Clinical Nurse Transition Program Sets Nurses ahead
William Beaumont Army Medical Center hosted a graduating ceremony for Class 15-152 of the Brig. Gen. Anna Mae Hays Clinical Nurses Transition Program Dec. 8.
The six-month-long program allows new nurses to gain experience as a surgical-medical nurse while working alongside experienced nurses, who mentor the new nurses in hands-on procedures.
"The CNTP is a program for new nurses who have already graduated from a nursing program to get a good foundation before working on their own," said 2nd Lt. Lizamara C. Bedolla, a graduate of CNTP. "It’s like a residency program for doctors."
Throughout the program, nurses learned advanced nursing topics such as pain management, ethical decisions, physiology-type techniques and critical-thinking skills.

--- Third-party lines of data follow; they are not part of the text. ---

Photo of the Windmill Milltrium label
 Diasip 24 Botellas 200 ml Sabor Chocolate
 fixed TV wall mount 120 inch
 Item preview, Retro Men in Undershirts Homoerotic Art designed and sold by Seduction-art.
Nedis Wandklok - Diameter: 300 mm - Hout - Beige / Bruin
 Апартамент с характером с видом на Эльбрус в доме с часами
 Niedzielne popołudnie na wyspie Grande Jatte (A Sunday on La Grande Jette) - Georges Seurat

"It advances their professional development and helps them understand 'I need to keep educating myself if I want to stay current in practice,'" said Dr. Thomas H. Miller, CNTP director. "They’re all brand new 2nd lieutenants that have finished nursing school."
The program provides opportunities for new nurses to gain hands-on experience and repetitive practice, Miller said.
Other projects include an evidence-based practice project which helps nurses examine research and analyze whether new practices should be implemented at WBAMC.
"We just don’t do things the old-fashioned way. We need to keep looking at the future because there are always new ideas," Miller said.
The nurses received the opportunity to work as head nurses with preceptors (experienced nurses), said 2nd Lt. Jessica S. Webster, a CNTP graduate. The program educated students on matters unfamiliar and guided them so they could work independently.
Although the nurses will continue to be mentored throughout their careers, the goal of the program is to add experience to the knowledge the nurses already possess from school so they can work with confidence and independence once they get started.
"When you walk into a room you immediately know what to go to and what the patient needs first because you get so well skilled," Miller said.
"I think it’s a really good program," Bedolla said. "(CNTP) allows you that time you need to get a foundation to build on the skills you learned at nursing school and to work alongside somebody to give you that confidence to work on your own."